秋日和

たぶん悪魔がの秋日和のレビュー・感想・評価

たぶん悪魔が(1977年製作の映画)
4.0
ブレッソンの映画は、体温が低いから好きだ。譬え男女が木の下で、或いは路上で抱き合っていたとしても、譬え女の瞳から涙が零れ落ちていたとしても、男の肩に手を置いたとしても、その圧倒的な低さは決して変わらない。
弾丸で水面に波紋を作ったかと思えば、釣りをして同様に波紋を作ってみせる。これも、どうしても体温の低い演出にしか思えない。ある人物が手をポケットに突っ込むショットと別の人物が手をポケット突っ込むショットを真顔で繋いでみせる感覚も、伸び行く男たちの影も同様だ。

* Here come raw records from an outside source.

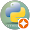 Python Developers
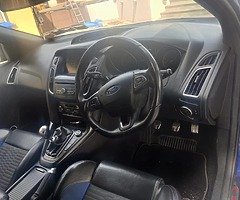 Ford focus st diesel - Image 4/7
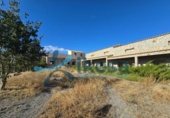 189m² building for sale in Dólar, photo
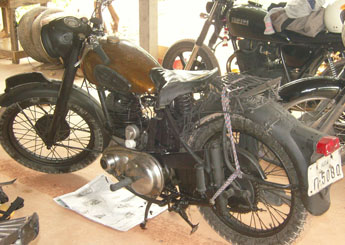 Name:  7.jpg
Views: 598
Size:  61.4 KB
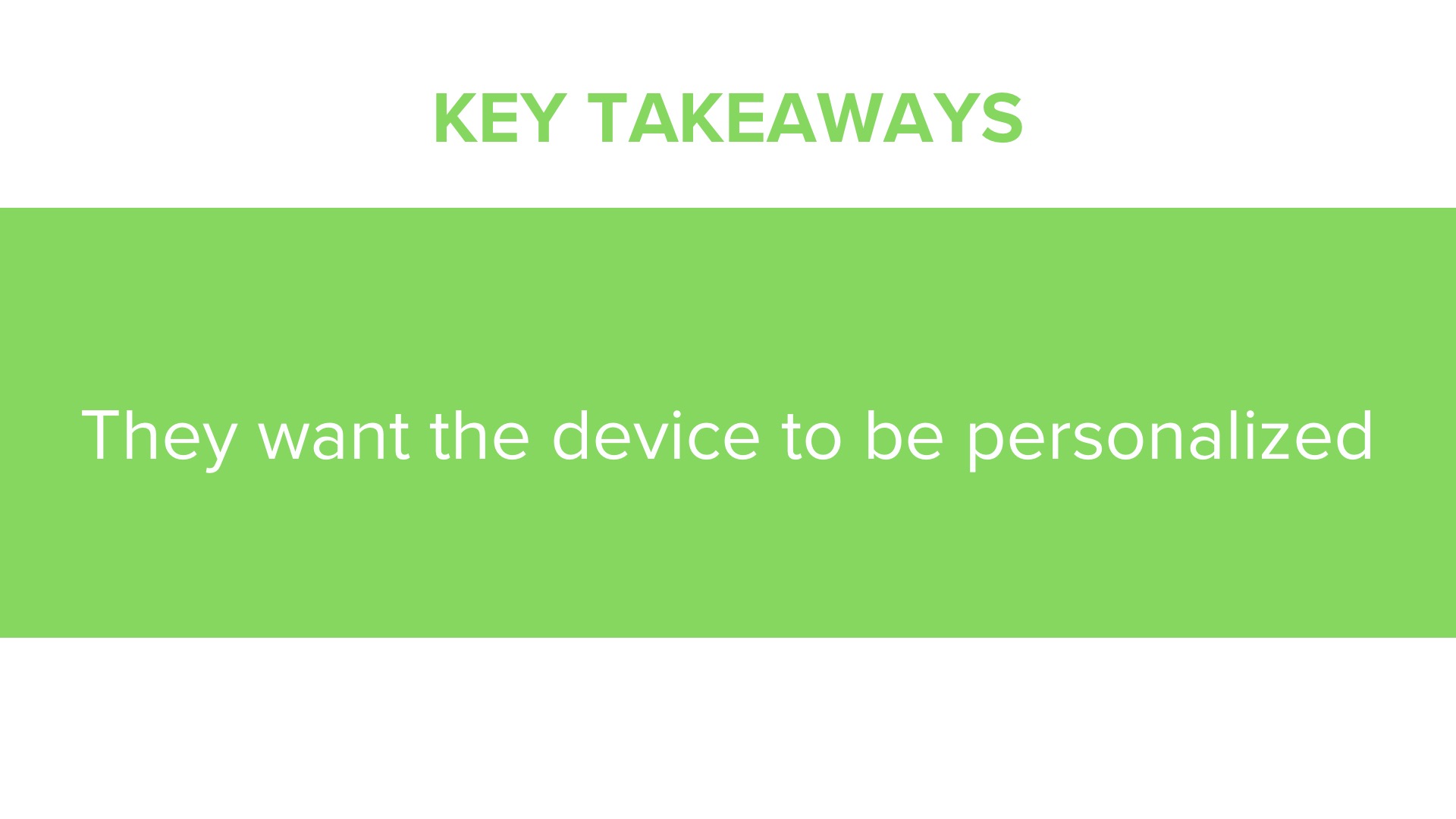 Slide37.jpg
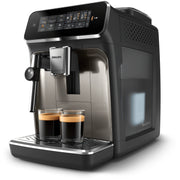 Philips EP3326 Helautomatisk Espressomaskin 1,8 l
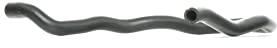 sasic 3406362 Durit – Vaso expansion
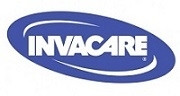 Invacare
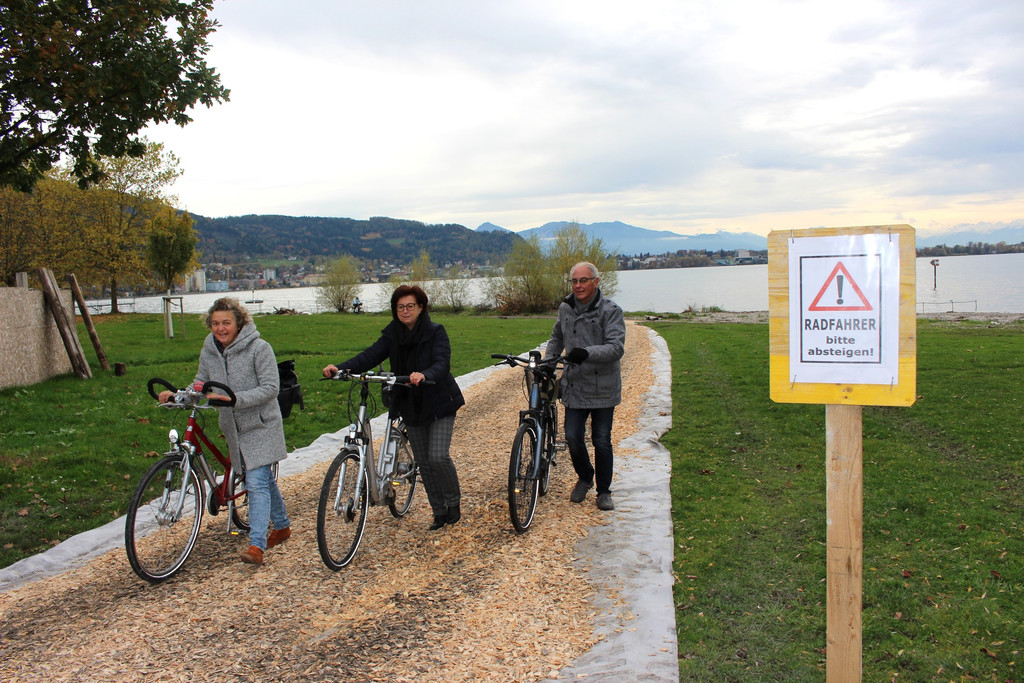 Fu__- und Radweg am See UMLEITUNG nach SPERRE 07-11-2019 _1_.JPG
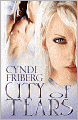 City Of Tears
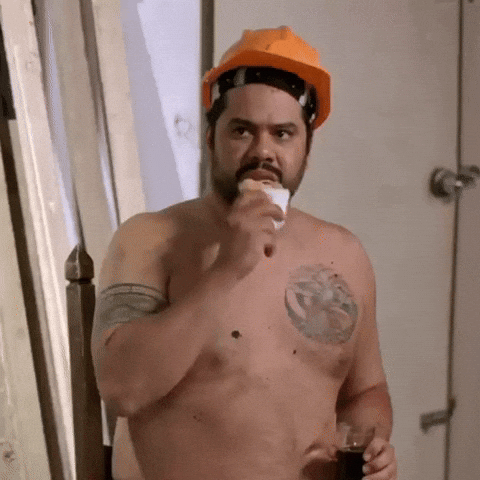 Humor Bene GIF by Porta Dos Fundos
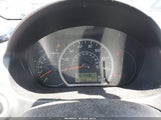 Mitsubishi Mirage Es/Rf ML32A4HJXFH042859 снимка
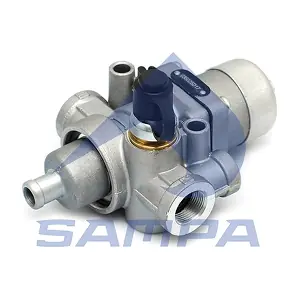 2328500 SAMPA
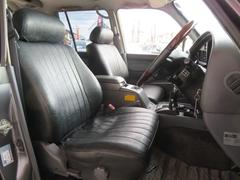 �ڱ�ž�ʥ����ȡۥ����ȥ��С��դ���Ĺ��Υ��ž�����ˤ�����¤�ˤʤäƤ���ޤ��� 4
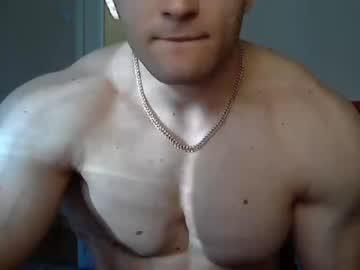 alexxxxxxsexxxxxx chaturbate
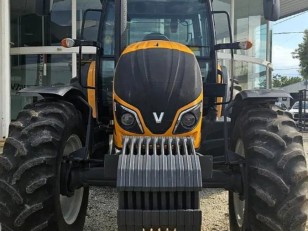 Tractor Valtra A114 año 2020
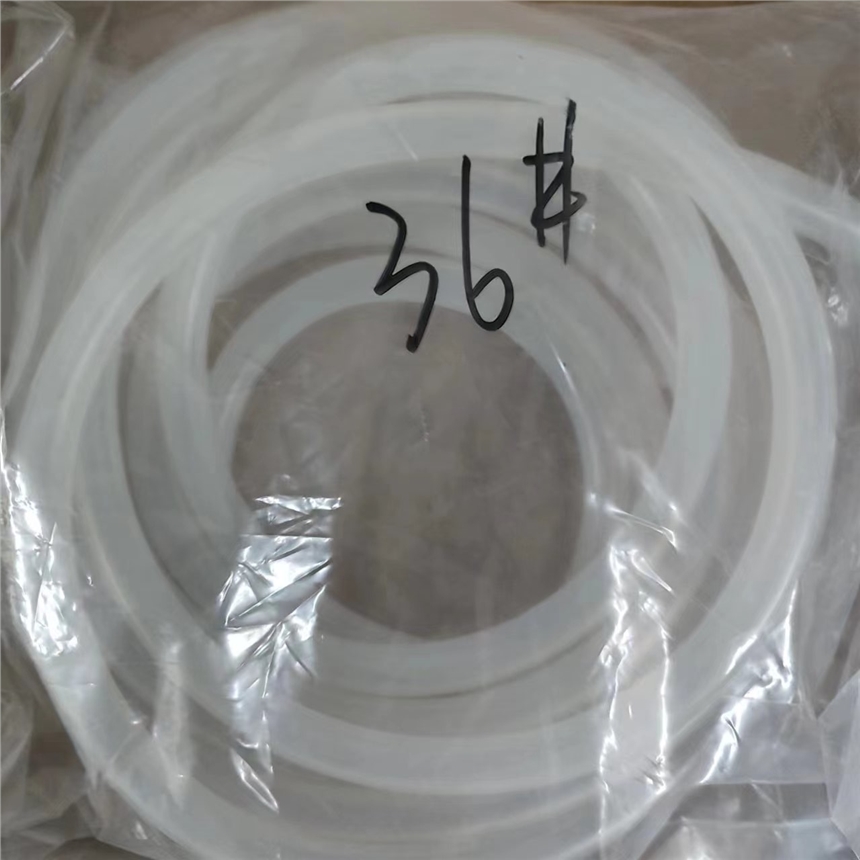 az36# ȏ9.6mmӱù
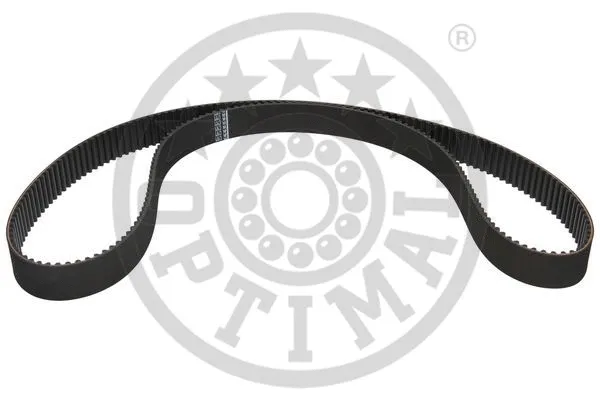 Timing Belt (R-1569)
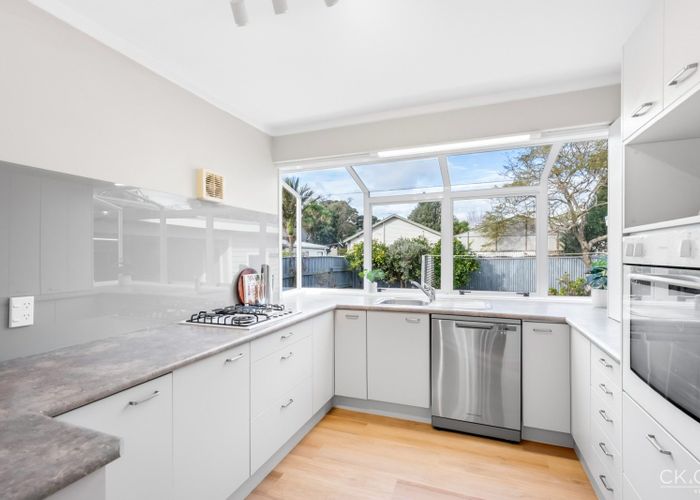 at 19 Moa Street, Alicetown, Lower Hutt, Wellington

「破壊を宣言する」映画なので、足元の瓶が割られるのは当然なのだろうし、放り投げられた本が車に轢かれるのも仕方がないことだ。勿論、ベッドに身を投げる男女のように木々が倒れていくことも。そのどれもが不自然な世界の中で極々自然に行われていくことに何の疑問も抱きはしないし、この体温の低さを味わうためにブレッソンの映画を観ているので不満なんてあるわけがない。だから、とあるショットに体温を感じてしまったときは、本当にびっくりした。
手提げを持って階段を降りる女。その後ろから男がやってくる。男は女の荷物を持ってあげるのだけれど、その瞬間はわざわざカットを割って手渡すアップショットをインサートせずにひとつの流れとしてワンショットで処理をする……たったこれだけのシーンなのに、何故か「人間らしいじゃん!」と思ってしまった。物を渡す動作なんていくらでもあるこの映画で、ここだけが妙に温かみを感じられたのはどうしてだろう。もしかして他の作品でも似たようなことをやっていたのだろうか。自分が単純に見逃していただけなのだろうか……。
少し妙な見方かもしれないけれど、これだから映画は面白いと思う。ただただカッコいい!とだけ思っていたブレッソンの作品たち、この機会に観直してみようかな。